At the mouth of this river stands the remains of Tantallon Castle, mostly buried in its own ruins; it was famous, in the Scots history, for being the seat of rebellion, in the reign of King James V. And hence came the old, and odd fancy among the soldiers, that the drums beating the Scots March, say, "Ding down tan-tallon." That beat or march being invented by King James the Vth's soldiers (or, perhaps, drummers) when they marched against the Earl of Angus, who held out Tantallon Castle, against the king. But this by the way: Tantallon is now no more a fortress, or able to shelter a rebel army.

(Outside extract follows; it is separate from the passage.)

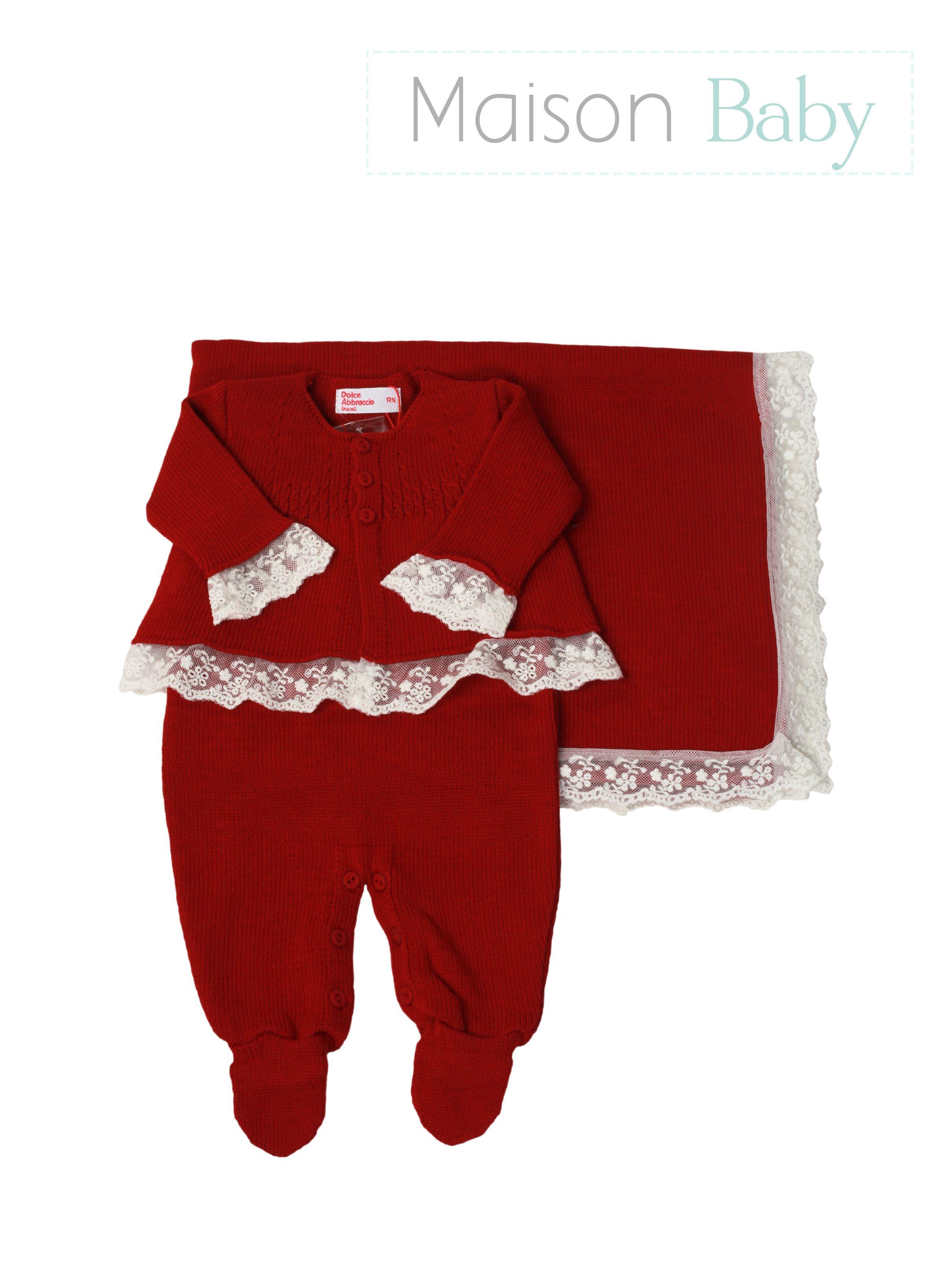473605b531432 Saída de maternidade vermelha para meninas Dolce Abbraccio na Maison Baby.  Encontre este Pin e ...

Neither is the Bass worth naming any more, which being a mere rock, standing high out of the sea, and in its situation inaccessible, was formerly made a small fortification, rather to prevent its being made a retreat for pyrates and thieves, than for any use it could be of to command the sea; for the entrance of the Forth, or Firth, is so wide, that ships would go in and out, and laugh at any thing that could be offered from the Bass. The most of its modern fame is contained in two articles, and neither of them recommend it to posterity.
- That in the times of tyranny and cruelty, under the late King Charles II. and King James II. it was made a state-prison, where the poor persecuted western people, called, in those times, Cameronians, were made close prisoners, and lived miserably enough, without hope or expectation of deliverance, but by death.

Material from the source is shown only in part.